**Exercises to complete**
A. Answer these questions from the accounting theory flashcards, one per line:
(i) According to the flashcards, what is positive accounting theory designed to do?
(ii) Which type of agency cost has preparing FS as its example?
(iii) Under the political cost hypothesis, which firms are more likely to use accounting methods that reduce reported profits?
B. Retype the part of the accounting theory flashcards from "- bonus plan" to "criticisms of PAT?" with no changes.

Accounting theory Flashcards
What is positive accounting theory designed to do?
To explain and predict which firms will and will not use particular accounting practices.
But not which they should do
What are the assumptions of positive accounting theory? 3
- individuals are driven by own self interest
- only act on opportunities which would maximise their own wealth
- don’t have morality/loyalty
What is agency theory?
Tries to explain why you should select a certain accounting method and why it matters
Focuses on relationship between principle and agent
How do principles restrict the behaviour of agents?
They lower their salary so agents have an incentive to join contracts that would limit actions which would be detrimental to principle
What are the 3 different types of agency costs?
- Monitoring costs:cost of monitoring agent’s behaviour (auditing FS)
- bonding costs:cost of agents trying to bond their behaviour with expectations of principle (preparing FS)
- residual loss:it is too costly to get rid of all opportunistic behaviour
What are the two perspectives adopted by positive accounting theory researchers?
- Efficiency perspective:researchers try to explain how contracts can minimise agency costs (ex-ante-before the event)
- opportunistic perspective:researchers try to explain managers’ actions once contracts are already in place (ex-post) it’s not possible to write complete contracts so managers act opportunistically
What are the 3 key hypotheses in positive accounting theory?
- bonus plan hypothesis:managers who have bonus plans are more likely to use accounting methods that increase reported income
- debt hypothesis:managers are more likely to use accounting methods that increase income when firm has a high debt/equity ratio
- political cost hypothesis:it is more likely for large firms to use accounting methods that reduce reported profits because they want to show that they don’t exploit smaller firms
What are the criticisms of PAT?
- doesn’t provide prescription
- assumes actions are driven by self interest (too negative and simplistic)
- assumes market efficiency
- not a lot of development (same hypothesis in different settings)

**Raw data**
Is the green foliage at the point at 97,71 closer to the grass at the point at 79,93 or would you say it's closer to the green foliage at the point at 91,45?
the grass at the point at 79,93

**Outputs by task**
A.
(i) To explain and predict which firms will and will not use particular accounting practices.
(ii) Bonding costs.
(iii) Large firms.

B.
- bonus plan hypothesis:managers who have bonus plans are more likely to use accounting methods that increase reported income
- debt hypothesis:managers are more likely to use accounting methods that increase income when firm has a high debt/equity ratio
- political cost hypothesis:it is more likely for large firms to use accounting methods that reduce reported profits because they want to show that they don’t exploit smaller firms
What are the criticisms of PAT?